La rutina del hospital la sume en un placentero letargo: desayuno a las seis de la mañana, a las nueve distribución de medicinas con pena de latigazos a quien escupa el brebaje; a mediodía, salida al asoleadero, enseguida el almuerzo en el comedor y a las cinco de la tarde el rosario en la capilla del Divino Salvador. Desde su celda puede asomarse a la libertad por una ventana con barrotes de fierro, pero no envidia a las personas que transitan por la callecita arbolada. Al contrario: desearía que los muros de la casona fueran más gruesos, para protegerla del amenazante mundo exterior. Todos los días, las monjas le aplican vomitivos, laxantes, cauterios y estornutarios para provocar la expulsión de los vapores superfluos que según el médico le han nublado las potencias intelectivas. Nada consigue levantarle el ánimo, y su mutismo se agrava con el paso del tiempo. A veces se queda todo el día echada en un rincón de la celda, víctima de un desgano abismal, y las monjas la tienen que alzar en peso para cambiarle el refajo orinado.
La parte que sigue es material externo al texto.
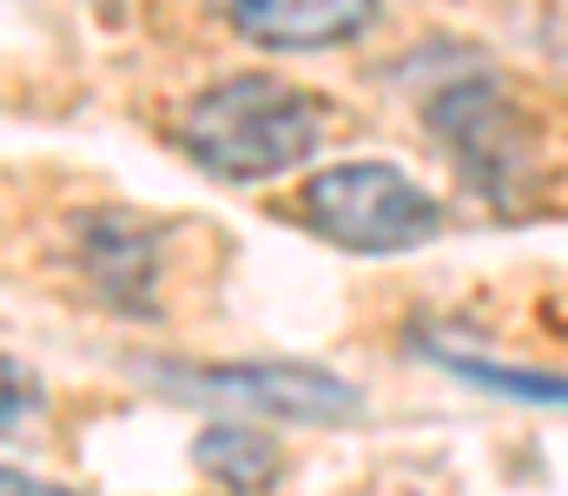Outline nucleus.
<instances>
[{
	"label": "nucleus",
	"mask_w": 568,
	"mask_h": 496,
	"mask_svg": "<svg viewBox=\"0 0 568 496\" xmlns=\"http://www.w3.org/2000/svg\"><path fill=\"white\" fill-rule=\"evenodd\" d=\"M212 7L225 27L278 53H317V47L357 40L377 13V0H212Z\"/></svg>",
	"instance_id": "20e7f679"
},
{
	"label": "nucleus",
	"mask_w": 568,
	"mask_h": 496,
	"mask_svg": "<svg viewBox=\"0 0 568 496\" xmlns=\"http://www.w3.org/2000/svg\"><path fill=\"white\" fill-rule=\"evenodd\" d=\"M0 496H73V490H53V484H33V477L7 470V484H0Z\"/></svg>",
	"instance_id": "0eeeda50"
},
{
	"label": "nucleus",
	"mask_w": 568,
	"mask_h": 496,
	"mask_svg": "<svg viewBox=\"0 0 568 496\" xmlns=\"http://www.w3.org/2000/svg\"><path fill=\"white\" fill-rule=\"evenodd\" d=\"M179 391H205V397H232L252 411H272L291 424H344L357 417V391L331 371L311 364H245V371H159Z\"/></svg>",
	"instance_id": "7ed1b4c3"
},
{
	"label": "nucleus",
	"mask_w": 568,
	"mask_h": 496,
	"mask_svg": "<svg viewBox=\"0 0 568 496\" xmlns=\"http://www.w3.org/2000/svg\"><path fill=\"white\" fill-rule=\"evenodd\" d=\"M192 457H199L205 477H219V484H232V490H265V484H278V444H272L265 431H252V424H212V431H199Z\"/></svg>",
	"instance_id": "39448f33"
},
{
	"label": "nucleus",
	"mask_w": 568,
	"mask_h": 496,
	"mask_svg": "<svg viewBox=\"0 0 568 496\" xmlns=\"http://www.w3.org/2000/svg\"><path fill=\"white\" fill-rule=\"evenodd\" d=\"M436 364H449L456 377L483 384V391H503V397H523V404H568V377H542V371H509V364H483V357H463V351H429Z\"/></svg>",
	"instance_id": "423d86ee"
},
{
	"label": "nucleus",
	"mask_w": 568,
	"mask_h": 496,
	"mask_svg": "<svg viewBox=\"0 0 568 496\" xmlns=\"http://www.w3.org/2000/svg\"><path fill=\"white\" fill-rule=\"evenodd\" d=\"M304 219L344 252H417L443 232V205L397 165H331L304 185Z\"/></svg>",
	"instance_id": "f03ea898"
},
{
	"label": "nucleus",
	"mask_w": 568,
	"mask_h": 496,
	"mask_svg": "<svg viewBox=\"0 0 568 496\" xmlns=\"http://www.w3.org/2000/svg\"><path fill=\"white\" fill-rule=\"evenodd\" d=\"M317 146V107L272 73L219 80L185 113V153L219 179H272Z\"/></svg>",
	"instance_id": "f257e3e1"
}]
</instances>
Una mañana, cuando ha perdido hasta el olfato para percibir sus orines, la despierta una voz masculina que murmura su nombre desde la calle. Cree estar soñando y sin embargo se asoma por la ventana, picada por la curiosidad. Afuera, recargado en un chopo, un hombre con melena de plata, guapo todavía a pesar de sus canas, se quita un clavel de la solapa y lo arroja a su ventana. A juzgar por sus ropas ajadas debe ser un pobre vagabundo, pero tiene el porte altivo de un hidalgo. Por lo menos en espíritu pertenece a la alta nobleza. Y qué ojos más penetrantes: cortan y punzan como navajas.
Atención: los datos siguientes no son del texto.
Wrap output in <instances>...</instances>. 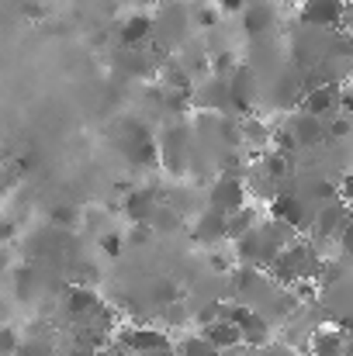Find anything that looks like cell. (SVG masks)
Returning a JSON list of instances; mask_svg holds the SVG:
<instances>
[{"label": "cell", "mask_w": 353, "mask_h": 356, "mask_svg": "<svg viewBox=\"0 0 353 356\" xmlns=\"http://www.w3.org/2000/svg\"><path fill=\"white\" fill-rule=\"evenodd\" d=\"M340 242H343V249H347V256H350V259H353V218H350V225L343 229V238H340Z\"/></svg>", "instance_id": "f546056e"}, {"label": "cell", "mask_w": 353, "mask_h": 356, "mask_svg": "<svg viewBox=\"0 0 353 356\" xmlns=\"http://www.w3.org/2000/svg\"><path fill=\"white\" fill-rule=\"evenodd\" d=\"M156 211H159V197H156L152 187H139V191H132L125 197V215L132 222H152Z\"/></svg>", "instance_id": "30bf717a"}, {"label": "cell", "mask_w": 353, "mask_h": 356, "mask_svg": "<svg viewBox=\"0 0 353 356\" xmlns=\"http://www.w3.org/2000/svg\"><path fill=\"white\" fill-rule=\"evenodd\" d=\"M205 339L215 346V350H235L239 343H246L242 339V329H239V322H233V318H215L212 325H205Z\"/></svg>", "instance_id": "8fae6325"}, {"label": "cell", "mask_w": 353, "mask_h": 356, "mask_svg": "<svg viewBox=\"0 0 353 356\" xmlns=\"http://www.w3.org/2000/svg\"><path fill=\"white\" fill-rule=\"evenodd\" d=\"M159 152H163V166L180 173L187 166V156L194 152V142H191V131L184 124H173L163 131V142H159Z\"/></svg>", "instance_id": "7a4b0ae2"}, {"label": "cell", "mask_w": 353, "mask_h": 356, "mask_svg": "<svg viewBox=\"0 0 353 356\" xmlns=\"http://www.w3.org/2000/svg\"><path fill=\"white\" fill-rule=\"evenodd\" d=\"M229 222H233V215H229V211L208 208V211H201V215H198V222H194V238H198V242H205V245H215V242L229 238Z\"/></svg>", "instance_id": "277c9868"}, {"label": "cell", "mask_w": 353, "mask_h": 356, "mask_svg": "<svg viewBox=\"0 0 353 356\" xmlns=\"http://www.w3.org/2000/svg\"><path fill=\"white\" fill-rule=\"evenodd\" d=\"M166 318H170L173 325H184V308H177V305H173V308H166Z\"/></svg>", "instance_id": "1f68e13d"}, {"label": "cell", "mask_w": 353, "mask_h": 356, "mask_svg": "<svg viewBox=\"0 0 353 356\" xmlns=\"http://www.w3.org/2000/svg\"><path fill=\"white\" fill-rule=\"evenodd\" d=\"M208 204L219 208V211H229V215L242 211L246 208V187H242V180L235 173H222L212 184V191H208Z\"/></svg>", "instance_id": "3957f363"}, {"label": "cell", "mask_w": 353, "mask_h": 356, "mask_svg": "<svg viewBox=\"0 0 353 356\" xmlns=\"http://www.w3.org/2000/svg\"><path fill=\"white\" fill-rule=\"evenodd\" d=\"M301 108L312 111V115H319V118H326V115H333L336 108H343V94H340L333 83H319V87H312V90L301 97Z\"/></svg>", "instance_id": "ba28073f"}, {"label": "cell", "mask_w": 353, "mask_h": 356, "mask_svg": "<svg viewBox=\"0 0 353 356\" xmlns=\"http://www.w3.org/2000/svg\"><path fill=\"white\" fill-rule=\"evenodd\" d=\"M340 197H343L347 204H353V173H347V177L340 180Z\"/></svg>", "instance_id": "83f0119b"}, {"label": "cell", "mask_w": 353, "mask_h": 356, "mask_svg": "<svg viewBox=\"0 0 353 356\" xmlns=\"http://www.w3.org/2000/svg\"><path fill=\"white\" fill-rule=\"evenodd\" d=\"M198 21H201V24H205V28H212V24H215V21H219V14H215V10H212V7H205V10H201V14H198Z\"/></svg>", "instance_id": "4dcf8cb0"}, {"label": "cell", "mask_w": 353, "mask_h": 356, "mask_svg": "<svg viewBox=\"0 0 353 356\" xmlns=\"http://www.w3.org/2000/svg\"><path fill=\"white\" fill-rule=\"evenodd\" d=\"M31 266H17L14 270V287H17V298L24 301V298H31Z\"/></svg>", "instance_id": "7402d4cb"}, {"label": "cell", "mask_w": 353, "mask_h": 356, "mask_svg": "<svg viewBox=\"0 0 353 356\" xmlns=\"http://www.w3.org/2000/svg\"><path fill=\"white\" fill-rule=\"evenodd\" d=\"M242 138H246V142H256V145H263V142H270L274 135L267 131V124H263V121L249 118L246 124H242Z\"/></svg>", "instance_id": "44dd1931"}, {"label": "cell", "mask_w": 353, "mask_h": 356, "mask_svg": "<svg viewBox=\"0 0 353 356\" xmlns=\"http://www.w3.org/2000/svg\"><path fill=\"white\" fill-rule=\"evenodd\" d=\"M229 94H233V111L239 115H249L253 101H256V76L249 66H235L233 76H229Z\"/></svg>", "instance_id": "5b68a950"}, {"label": "cell", "mask_w": 353, "mask_h": 356, "mask_svg": "<svg viewBox=\"0 0 353 356\" xmlns=\"http://www.w3.org/2000/svg\"><path fill=\"white\" fill-rule=\"evenodd\" d=\"M118 66H121V70H128L132 76H149V63H146V56H142L139 49H121Z\"/></svg>", "instance_id": "e0dca14e"}, {"label": "cell", "mask_w": 353, "mask_h": 356, "mask_svg": "<svg viewBox=\"0 0 353 356\" xmlns=\"http://www.w3.org/2000/svg\"><path fill=\"white\" fill-rule=\"evenodd\" d=\"M347 225H350V218H347V208H343V204H326V208L319 211V218H315V232H319V236L340 232V229H347Z\"/></svg>", "instance_id": "9a60e30c"}, {"label": "cell", "mask_w": 353, "mask_h": 356, "mask_svg": "<svg viewBox=\"0 0 353 356\" xmlns=\"http://www.w3.org/2000/svg\"><path fill=\"white\" fill-rule=\"evenodd\" d=\"M156 31V21L149 17V14H128L125 21H121V31H118V38H121V49H139V45H146V38Z\"/></svg>", "instance_id": "9c48e42d"}, {"label": "cell", "mask_w": 353, "mask_h": 356, "mask_svg": "<svg viewBox=\"0 0 353 356\" xmlns=\"http://www.w3.org/2000/svg\"><path fill=\"white\" fill-rule=\"evenodd\" d=\"M270 218H281V222L301 229L305 225V204H301V197L298 194H277L270 201Z\"/></svg>", "instance_id": "7c38bea8"}, {"label": "cell", "mask_w": 353, "mask_h": 356, "mask_svg": "<svg viewBox=\"0 0 353 356\" xmlns=\"http://www.w3.org/2000/svg\"><path fill=\"white\" fill-rule=\"evenodd\" d=\"M347 356H353V343H347Z\"/></svg>", "instance_id": "836d02e7"}, {"label": "cell", "mask_w": 353, "mask_h": 356, "mask_svg": "<svg viewBox=\"0 0 353 356\" xmlns=\"http://www.w3.org/2000/svg\"><path fill=\"white\" fill-rule=\"evenodd\" d=\"M263 173H267L270 180H281V177L288 173V156H284V152H267V159H263Z\"/></svg>", "instance_id": "ffe728a7"}, {"label": "cell", "mask_w": 353, "mask_h": 356, "mask_svg": "<svg viewBox=\"0 0 353 356\" xmlns=\"http://www.w3.org/2000/svg\"><path fill=\"white\" fill-rule=\"evenodd\" d=\"M101 249H104L108 256H118V252H121V236H118V232H104V236H101Z\"/></svg>", "instance_id": "d4e9b609"}, {"label": "cell", "mask_w": 353, "mask_h": 356, "mask_svg": "<svg viewBox=\"0 0 353 356\" xmlns=\"http://www.w3.org/2000/svg\"><path fill=\"white\" fill-rule=\"evenodd\" d=\"M104 356H128V353H118V350H115V353H104Z\"/></svg>", "instance_id": "e575fe53"}, {"label": "cell", "mask_w": 353, "mask_h": 356, "mask_svg": "<svg viewBox=\"0 0 353 356\" xmlns=\"http://www.w3.org/2000/svg\"><path fill=\"white\" fill-rule=\"evenodd\" d=\"M329 135H333V138H343V135H350V121H347V118H336L333 124H329Z\"/></svg>", "instance_id": "4316f807"}, {"label": "cell", "mask_w": 353, "mask_h": 356, "mask_svg": "<svg viewBox=\"0 0 353 356\" xmlns=\"http://www.w3.org/2000/svg\"><path fill=\"white\" fill-rule=\"evenodd\" d=\"M0 346H3V356H14V353H17V336H14V329H10V325H3Z\"/></svg>", "instance_id": "484cf974"}, {"label": "cell", "mask_w": 353, "mask_h": 356, "mask_svg": "<svg viewBox=\"0 0 353 356\" xmlns=\"http://www.w3.org/2000/svg\"><path fill=\"white\" fill-rule=\"evenodd\" d=\"M347 3H353V0H347Z\"/></svg>", "instance_id": "d590c367"}, {"label": "cell", "mask_w": 353, "mask_h": 356, "mask_svg": "<svg viewBox=\"0 0 353 356\" xmlns=\"http://www.w3.org/2000/svg\"><path fill=\"white\" fill-rule=\"evenodd\" d=\"M312 353L315 356H347V339H343V332L322 329V332L312 339Z\"/></svg>", "instance_id": "2e32d148"}, {"label": "cell", "mask_w": 353, "mask_h": 356, "mask_svg": "<svg viewBox=\"0 0 353 356\" xmlns=\"http://www.w3.org/2000/svg\"><path fill=\"white\" fill-rule=\"evenodd\" d=\"M52 222H59V225H73V222H77V211H73L70 204H59V208H52Z\"/></svg>", "instance_id": "cb8c5ba5"}, {"label": "cell", "mask_w": 353, "mask_h": 356, "mask_svg": "<svg viewBox=\"0 0 353 356\" xmlns=\"http://www.w3.org/2000/svg\"><path fill=\"white\" fill-rule=\"evenodd\" d=\"M256 229V211L253 208H242V211H235L233 222H229V238H242L246 232H253Z\"/></svg>", "instance_id": "d6986e66"}, {"label": "cell", "mask_w": 353, "mask_h": 356, "mask_svg": "<svg viewBox=\"0 0 353 356\" xmlns=\"http://www.w3.org/2000/svg\"><path fill=\"white\" fill-rule=\"evenodd\" d=\"M128 350H139V353H156V350H166V336L163 332H152V329H135V332H125L121 339Z\"/></svg>", "instance_id": "5bb4252c"}, {"label": "cell", "mask_w": 353, "mask_h": 356, "mask_svg": "<svg viewBox=\"0 0 353 356\" xmlns=\"http://www.w3.org/2000/svg\"><path fill=\"white\" fill-rule=\"evenodd\" d=\"M222 10H242V0H215Z\"/></svg>", "instance_id": "d6a6232c"}, {"label": "cell", "mask_w": 353, "mask_h": 356, "mask_svg": "<svg viewBox=\"0 0 353 356\" xmlns=\"http://www.w3.org/2000/svg\"><path fill=\"white\" fill-rule=\"evenodd\" d=\"M270 24H274V7H270L267 0L249 3V10H246V17H242V31L256 38V35H263Z\"/></svg>", "instance_id": "4fadbf2b"}, {"label": "cell", "mask_w": 353, "mask_h": 356, "mask_svg": "<svg viewBox=\"0 0 353 356\" xmlns=\"http://www.w3.org/2000/svg\"><path fill=\"white\" fill-rule=\"evenodd\" d=\"M288 131H291V138H295L298 145H315L319 138H326V135H329V128L322 124V118H319V115H312V111H305V108L291 115Z\"/></svg>", "instance_id": "8992f818"}, {"label": "cell", "mask_w": 353, "mask_h": 356, "mask_svg": "<svg viewBox=\"0 0 353 356\" xmlns=\"http://www.w3.org/2000/svg\"><path fill=\"white\" fill-rule=\"evenodd\" d=\"M94 308H97V294H94L91 287L70 291V312H73V315H84V312H94Z\"/></svg>", "instance_id": "ac0fdd59"}, {"label": "cell", "mask_w": 353, "mask_h": 356, "mask_svg": "<svg viewBox=\"0 0 353 356\" xmlns=\"http://www.w3.org/2000/svg\"><path fill=\"white\" fill-rule=\"evenodd\" d=\"M21 356H52V350L42 346V343H24V353Z\"/></svg>", "instance_id": "f1b7e54d"}, {"label": "cell", "mask_w": 353, "mask_h": 356, "mask_svg": "<svg viewBox=\"0 0 353 356\" xmlns=\"http://www.w3.org/2000/svg\"><path fill=\"white\" fill-rule=\"evenodd\" d=\"M222 315L233 318V322H239L242 339H246L249 346H263V343L270 339V329H267V322H263L256 312H249V308H222Z\"/></svg>", "instance_id": "52a82bcc"}, {"label": "cell", "mask_w": 353, "mask_h": 356, "mask_svg": "<svg viewBox=\"0 0 353 356\" xmlns=\"http://www.w3.org/2000/svg\"><path fill=\"white\" fill-rule=\"evenodd\" d=\"M152 232H156V229H152V222H135V225H132V232H128V242L142 245V242H149V238H152Z\"/></svg>", "instance_id": "603a6c76"}, {"label": "cell", "mask_w": 353, "mask_h": 356, "mask_svg": "<svg viewBox=\"0 0 353 356\" xmlns=\"http://www.w3.org/2000/svg\"><path fill=\"white\" fill-rule=\"evenodd\" d=\"M347 0H301L298 17L305 28H336L347 17Z\"/></svg>", "instance_id": "6da1fadb"}]
</instances>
—Leonor preciosa, yo te sacaré de ahí —ofrece con voz de bajo profundo.
Al ver venir a un par de alguaciles, el misterioso caballero promete volver al anochecer y se aleja de prisa. ¿Quién le dijo mi nombre? ¿Cómo pudo enamorarse de una muerta? Con cuánto aplomo y seguridad le había arrojado la flor, como si adivinara sus deseos más íntimos. Y yo que lo recibo con estas fachas. No recuerda haberlo tenido en su lista de pretendientes, pero con tantos bebistrajos, quizá tenga lagunas en la memoria. ¿Será un viejo amigo de la familia o un delirio de su mente enferma? No lo sabe de cierto, pero ese día desayuna con buen apetito, conversa muy alegre con la mucama que viene a vestirla, y al caer la tarde, recién bañada, se sienta en el alféizar a esperar el regreso de su galán.